Owners of prize-winning racing pigeons often commissioned paintings to commemorate their victory.
Edward Henry Windred (1875-1953) was one of the most prolific and celebrated painters of this subject. He ran a barber’s shop in New Cross, London, where he lived and where clients would bring their pigeons to be painted.
This work titled Determination, Owner ‘W. Marshall has a guide of £300-500 at Lockdales in Ipswich on August 30-31.
This joined oak coffer is of a type associated with the West Country in the mid to late 17th century. Carved in low relief with radiating tulips and leaves, it also has the date 1699 and the initials IH. Similar chests are thought to have been made in Dorset.
At Rogers Jones in Cardiff on September 1 it has a guide of £600-800.
The Parting Salute, a signed watercolour by Cecil Aldin (1870-1935), has a guide of £700-1000 at Aldridges of Bath. It forms part of a timed online sale of pictures that ends on August 27.
Chiswick Auctions’ Books and Works on Paper sale in London on August 24 includes early boxing books compiled by private collectors Brian and Debbie Watkins.

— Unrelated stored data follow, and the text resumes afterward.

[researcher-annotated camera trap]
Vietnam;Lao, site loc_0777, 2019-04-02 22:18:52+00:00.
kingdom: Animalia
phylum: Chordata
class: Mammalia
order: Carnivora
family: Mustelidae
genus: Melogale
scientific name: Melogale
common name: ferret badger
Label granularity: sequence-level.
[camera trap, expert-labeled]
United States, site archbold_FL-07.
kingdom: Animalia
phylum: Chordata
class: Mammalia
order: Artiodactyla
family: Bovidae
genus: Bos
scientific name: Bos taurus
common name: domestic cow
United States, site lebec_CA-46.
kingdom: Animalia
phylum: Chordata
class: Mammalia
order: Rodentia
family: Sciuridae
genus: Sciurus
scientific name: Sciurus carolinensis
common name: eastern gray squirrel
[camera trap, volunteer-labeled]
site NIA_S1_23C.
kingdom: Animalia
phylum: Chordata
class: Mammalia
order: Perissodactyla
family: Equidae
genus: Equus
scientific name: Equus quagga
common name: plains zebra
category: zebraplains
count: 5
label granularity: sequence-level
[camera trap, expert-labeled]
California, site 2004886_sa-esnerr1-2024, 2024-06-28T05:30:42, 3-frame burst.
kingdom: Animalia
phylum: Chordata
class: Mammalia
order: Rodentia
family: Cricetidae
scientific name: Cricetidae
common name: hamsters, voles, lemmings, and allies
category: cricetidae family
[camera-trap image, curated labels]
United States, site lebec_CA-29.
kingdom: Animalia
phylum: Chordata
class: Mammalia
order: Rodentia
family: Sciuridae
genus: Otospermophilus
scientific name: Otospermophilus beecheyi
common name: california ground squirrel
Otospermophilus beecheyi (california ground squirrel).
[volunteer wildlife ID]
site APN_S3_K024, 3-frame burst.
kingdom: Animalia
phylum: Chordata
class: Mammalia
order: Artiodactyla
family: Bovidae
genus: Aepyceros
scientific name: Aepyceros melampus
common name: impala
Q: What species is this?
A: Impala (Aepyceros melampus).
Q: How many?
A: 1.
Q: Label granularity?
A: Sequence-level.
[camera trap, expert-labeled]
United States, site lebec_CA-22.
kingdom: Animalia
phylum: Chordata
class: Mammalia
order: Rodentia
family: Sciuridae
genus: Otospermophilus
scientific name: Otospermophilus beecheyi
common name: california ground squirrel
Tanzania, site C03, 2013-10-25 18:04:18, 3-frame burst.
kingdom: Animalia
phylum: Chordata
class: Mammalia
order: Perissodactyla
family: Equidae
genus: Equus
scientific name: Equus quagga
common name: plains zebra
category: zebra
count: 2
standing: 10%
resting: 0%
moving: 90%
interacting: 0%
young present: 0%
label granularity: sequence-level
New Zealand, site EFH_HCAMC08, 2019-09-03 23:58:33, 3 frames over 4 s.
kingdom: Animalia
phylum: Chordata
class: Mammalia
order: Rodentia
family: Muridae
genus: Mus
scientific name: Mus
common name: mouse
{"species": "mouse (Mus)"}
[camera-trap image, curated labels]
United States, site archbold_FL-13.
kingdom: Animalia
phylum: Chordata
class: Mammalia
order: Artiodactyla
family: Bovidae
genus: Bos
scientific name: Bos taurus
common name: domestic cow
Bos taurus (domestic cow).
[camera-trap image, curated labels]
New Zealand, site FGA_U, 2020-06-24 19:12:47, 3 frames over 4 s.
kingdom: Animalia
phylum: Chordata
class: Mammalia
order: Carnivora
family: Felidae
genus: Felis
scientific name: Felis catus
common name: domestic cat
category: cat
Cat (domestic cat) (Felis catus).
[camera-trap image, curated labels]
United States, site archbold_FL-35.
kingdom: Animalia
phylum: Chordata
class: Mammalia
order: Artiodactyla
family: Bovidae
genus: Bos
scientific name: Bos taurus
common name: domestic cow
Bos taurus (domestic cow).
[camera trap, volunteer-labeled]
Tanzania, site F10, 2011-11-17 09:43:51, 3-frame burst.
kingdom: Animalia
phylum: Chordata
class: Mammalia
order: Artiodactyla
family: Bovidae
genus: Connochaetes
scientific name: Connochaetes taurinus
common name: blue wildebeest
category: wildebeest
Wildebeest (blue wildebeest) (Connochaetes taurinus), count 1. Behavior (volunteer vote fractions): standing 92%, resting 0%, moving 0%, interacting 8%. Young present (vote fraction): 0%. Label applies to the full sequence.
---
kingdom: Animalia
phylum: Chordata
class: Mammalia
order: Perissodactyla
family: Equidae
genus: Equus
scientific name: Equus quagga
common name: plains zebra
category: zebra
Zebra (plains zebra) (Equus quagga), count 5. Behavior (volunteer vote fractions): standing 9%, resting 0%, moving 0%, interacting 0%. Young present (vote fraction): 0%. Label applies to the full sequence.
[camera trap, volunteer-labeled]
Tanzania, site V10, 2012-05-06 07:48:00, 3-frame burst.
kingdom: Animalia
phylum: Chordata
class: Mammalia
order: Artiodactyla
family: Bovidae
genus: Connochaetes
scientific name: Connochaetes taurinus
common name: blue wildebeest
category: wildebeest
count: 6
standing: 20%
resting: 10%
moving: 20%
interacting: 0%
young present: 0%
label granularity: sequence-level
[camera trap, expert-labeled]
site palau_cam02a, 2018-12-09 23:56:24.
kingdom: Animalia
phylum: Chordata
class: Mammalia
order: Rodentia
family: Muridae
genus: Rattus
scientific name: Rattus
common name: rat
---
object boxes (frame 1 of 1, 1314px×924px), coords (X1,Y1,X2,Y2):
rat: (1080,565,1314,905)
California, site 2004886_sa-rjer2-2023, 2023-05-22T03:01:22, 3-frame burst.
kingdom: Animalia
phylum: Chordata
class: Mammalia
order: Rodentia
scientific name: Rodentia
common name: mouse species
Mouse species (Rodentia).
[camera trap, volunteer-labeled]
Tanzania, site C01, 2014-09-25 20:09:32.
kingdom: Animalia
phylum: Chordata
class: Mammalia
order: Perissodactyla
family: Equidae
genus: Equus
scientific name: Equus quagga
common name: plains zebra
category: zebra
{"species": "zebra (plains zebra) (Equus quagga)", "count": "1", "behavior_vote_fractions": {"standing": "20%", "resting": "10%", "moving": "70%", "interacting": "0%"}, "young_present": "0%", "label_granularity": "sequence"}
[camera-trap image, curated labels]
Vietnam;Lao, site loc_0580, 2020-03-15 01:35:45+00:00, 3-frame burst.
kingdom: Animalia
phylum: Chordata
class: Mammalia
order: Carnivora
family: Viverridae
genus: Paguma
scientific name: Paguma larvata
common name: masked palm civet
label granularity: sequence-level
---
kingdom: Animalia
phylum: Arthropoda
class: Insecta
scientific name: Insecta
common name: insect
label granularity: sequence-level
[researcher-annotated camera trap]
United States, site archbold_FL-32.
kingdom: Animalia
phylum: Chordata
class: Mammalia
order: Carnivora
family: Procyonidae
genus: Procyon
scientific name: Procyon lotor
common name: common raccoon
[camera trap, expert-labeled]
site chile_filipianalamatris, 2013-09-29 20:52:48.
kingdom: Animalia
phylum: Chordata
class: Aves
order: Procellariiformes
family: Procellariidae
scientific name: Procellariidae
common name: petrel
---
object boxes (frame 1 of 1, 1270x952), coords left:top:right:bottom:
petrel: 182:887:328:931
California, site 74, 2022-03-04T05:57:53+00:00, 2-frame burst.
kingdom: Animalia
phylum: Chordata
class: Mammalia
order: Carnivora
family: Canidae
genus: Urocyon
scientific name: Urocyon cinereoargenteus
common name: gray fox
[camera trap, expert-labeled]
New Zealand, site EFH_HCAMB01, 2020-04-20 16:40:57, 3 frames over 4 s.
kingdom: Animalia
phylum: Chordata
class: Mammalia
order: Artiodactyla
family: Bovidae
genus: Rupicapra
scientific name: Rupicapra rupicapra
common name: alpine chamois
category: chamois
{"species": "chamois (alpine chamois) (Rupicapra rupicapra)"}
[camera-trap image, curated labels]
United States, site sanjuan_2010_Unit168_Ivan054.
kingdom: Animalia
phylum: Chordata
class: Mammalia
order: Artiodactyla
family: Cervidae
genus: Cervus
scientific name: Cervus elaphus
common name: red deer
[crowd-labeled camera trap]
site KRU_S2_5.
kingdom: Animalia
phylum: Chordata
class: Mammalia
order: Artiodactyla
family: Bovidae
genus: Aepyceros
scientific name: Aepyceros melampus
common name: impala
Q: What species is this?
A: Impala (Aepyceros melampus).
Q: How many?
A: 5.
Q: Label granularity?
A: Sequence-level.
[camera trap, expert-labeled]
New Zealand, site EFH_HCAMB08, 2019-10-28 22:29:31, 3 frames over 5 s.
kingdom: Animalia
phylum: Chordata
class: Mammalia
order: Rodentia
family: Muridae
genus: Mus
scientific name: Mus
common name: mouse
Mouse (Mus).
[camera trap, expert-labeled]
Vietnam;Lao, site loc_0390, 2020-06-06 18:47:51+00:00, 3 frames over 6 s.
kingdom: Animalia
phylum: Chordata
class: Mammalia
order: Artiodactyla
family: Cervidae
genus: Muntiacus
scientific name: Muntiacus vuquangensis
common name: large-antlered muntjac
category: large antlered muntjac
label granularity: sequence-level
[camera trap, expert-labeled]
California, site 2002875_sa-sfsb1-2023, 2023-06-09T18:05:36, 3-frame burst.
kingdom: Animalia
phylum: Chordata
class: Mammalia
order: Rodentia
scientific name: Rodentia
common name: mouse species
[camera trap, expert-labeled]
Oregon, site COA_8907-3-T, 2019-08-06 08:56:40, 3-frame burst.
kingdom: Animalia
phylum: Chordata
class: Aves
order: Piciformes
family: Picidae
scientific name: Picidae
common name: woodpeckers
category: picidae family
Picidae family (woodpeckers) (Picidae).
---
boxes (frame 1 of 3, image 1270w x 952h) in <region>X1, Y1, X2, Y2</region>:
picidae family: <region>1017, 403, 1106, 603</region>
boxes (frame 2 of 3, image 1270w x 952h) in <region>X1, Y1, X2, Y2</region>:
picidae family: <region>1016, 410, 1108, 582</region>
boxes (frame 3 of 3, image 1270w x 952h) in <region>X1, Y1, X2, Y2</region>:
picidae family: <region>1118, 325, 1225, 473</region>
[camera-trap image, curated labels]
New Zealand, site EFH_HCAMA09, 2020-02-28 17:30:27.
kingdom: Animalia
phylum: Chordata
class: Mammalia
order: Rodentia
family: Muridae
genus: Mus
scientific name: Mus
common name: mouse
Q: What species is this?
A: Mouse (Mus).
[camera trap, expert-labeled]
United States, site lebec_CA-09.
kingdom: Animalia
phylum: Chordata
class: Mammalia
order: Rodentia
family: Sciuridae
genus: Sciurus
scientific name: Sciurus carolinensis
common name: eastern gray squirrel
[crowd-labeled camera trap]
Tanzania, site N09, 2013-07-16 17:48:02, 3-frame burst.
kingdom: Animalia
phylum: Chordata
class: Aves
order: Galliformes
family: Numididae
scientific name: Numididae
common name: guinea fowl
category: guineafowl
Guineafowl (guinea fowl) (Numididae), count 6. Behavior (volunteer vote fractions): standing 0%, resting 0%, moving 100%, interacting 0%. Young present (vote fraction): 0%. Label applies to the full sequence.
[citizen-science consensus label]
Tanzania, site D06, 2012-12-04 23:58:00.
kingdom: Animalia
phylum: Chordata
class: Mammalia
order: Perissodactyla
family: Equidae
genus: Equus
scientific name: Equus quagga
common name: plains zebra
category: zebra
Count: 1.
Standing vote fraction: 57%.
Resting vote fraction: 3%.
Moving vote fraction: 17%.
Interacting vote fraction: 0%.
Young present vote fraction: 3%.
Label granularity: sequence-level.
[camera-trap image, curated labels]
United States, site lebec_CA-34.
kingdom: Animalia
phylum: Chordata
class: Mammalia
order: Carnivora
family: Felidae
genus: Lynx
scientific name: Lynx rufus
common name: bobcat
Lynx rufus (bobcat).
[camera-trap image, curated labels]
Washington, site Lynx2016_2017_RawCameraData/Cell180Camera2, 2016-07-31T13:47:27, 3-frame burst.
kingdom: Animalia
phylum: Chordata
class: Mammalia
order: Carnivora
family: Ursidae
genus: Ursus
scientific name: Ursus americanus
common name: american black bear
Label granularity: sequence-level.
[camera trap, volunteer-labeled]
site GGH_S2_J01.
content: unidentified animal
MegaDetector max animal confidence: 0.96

Boxing Reviewed; or, the Science of Manual Defence, displayed on Rational Principles was penned by the Birmingham pugilist Thomas Fewtrell. Dubbed ‘the gentleman jaw breaker’, he is said to have had over 100 fights in his career.
In this book, possibly the first written by an active pugilist, he studies the techniques of several leading Georgian boxers.
The frontispiece depicts a scene titled Thomas Johnson the first Pugilist in the World, who was the English champion between 1784-91.
This Victorian silver-plated ‘Naperian’ coffee maker by William Padley & Son, c.1850, is estimated at £400-600 as part of The Collector Sale at Bishop & Miller in Glandford, Norfolk, on August 30.
The vacuum siphon coffee maker was the brainchild of Scottish naval engineer and inventor James Napier and was developed in the 1840s.
William Padley & Son in Sheffield specialised in producing these machines until the beginning of the 20th century.